Available data:
------------------------------------------------

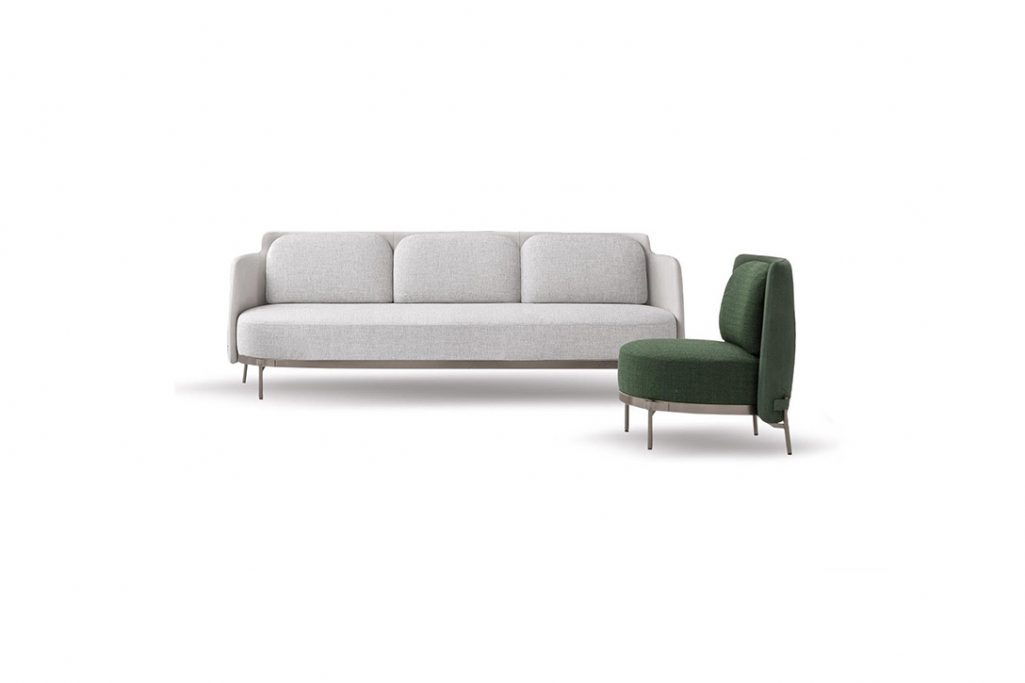 minotti tape sofa and armchair on a white background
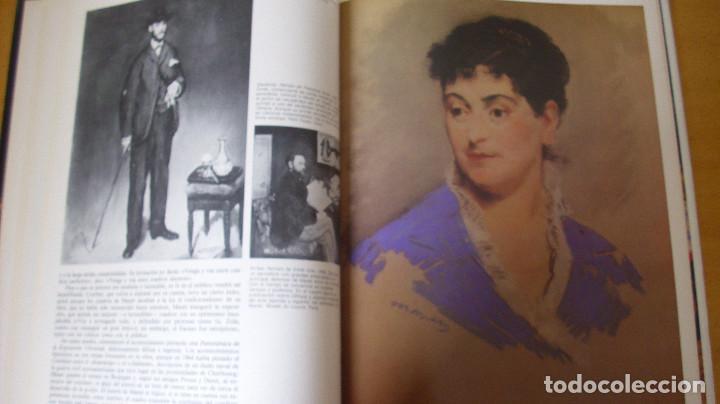 Libros de segunda mano: EL ARTE DE MANET EDICIONES POLÍGRAFA NATHANIEL HARRIS 1982 - Foto 7 - 195544013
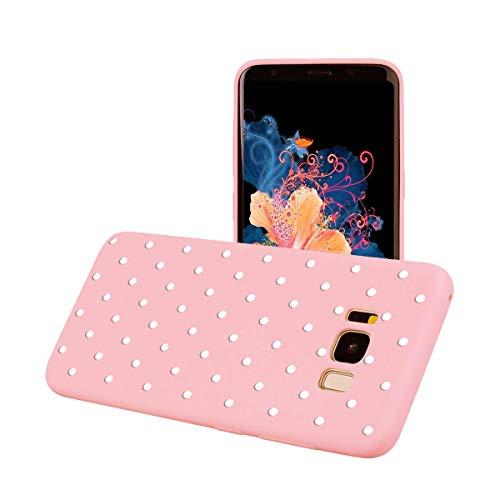 ZhuoFan Funda Samsung Galaxy S8, Cárcasa Silicona Rosa con Dibujos Diseño Suave Gel TPU Antigolpes de Protector Piel Case Cover Bumper Fundas para Movil Samsung GalaxyS8, Lunares Blanca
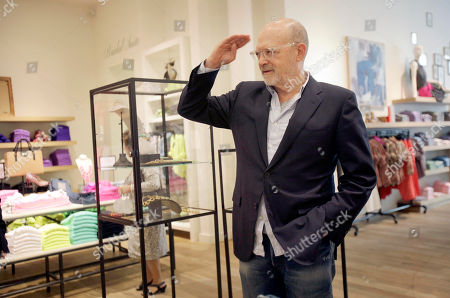 """Mickey Drexler This photo shows J. Crew CEO Millard """"Mickey"""" Drexler greeting employees at a J. Crew store in New York. Under his leadership, J. Crew has carved out a place in the fashion hierarchy that's just between trendsetter and accessible, and Drexler seems to like living in that space"""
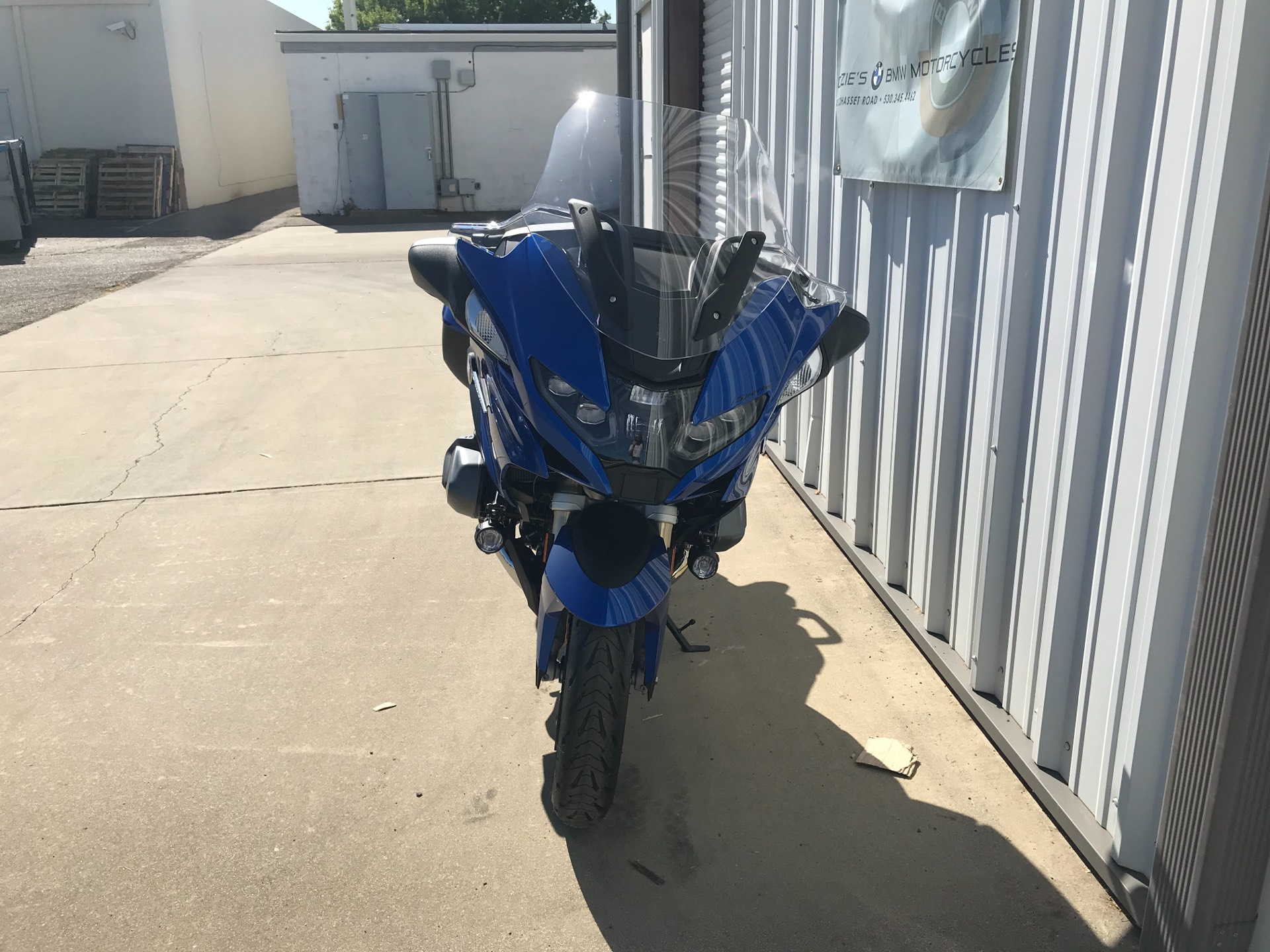 2021 BMW R 1250 RT in Chico, California - Photo 2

------------------------------------------------

Return every entry from the listing above exactly as it stands, leaving out any picture.

Response to this task:
 minotti tape sofa and armchair on a white background
 Libros de segunda mano: EL ARTE DE MANET EDICIONES POLÍGRAFA NATHANIEL HARRIS 1982 - Foto 7 - 195544013
 ZhuoFan Funda Samsung Galaxy S8, Cárcasa Silicona Rosa con Dibujos Diseño Suave Gel TPU Antigolpes de Protector Piel Case Cover Bumper Fundas para Movil Samsung GalaxyS8, Lunares Blanca
 """Mickey Drexler This photo shows J. Crew CEO Millard """"Mickey"""" Drexler greeting employees at a J. Crew store in New York. Under his leadership, J. Crew has carved out a place in the fashion hierarchy that's just between trendsetter and accessible, and Drexler seems to like living in that space"""
 2021 BMW R 1250 RT in Chico, California - Photo 2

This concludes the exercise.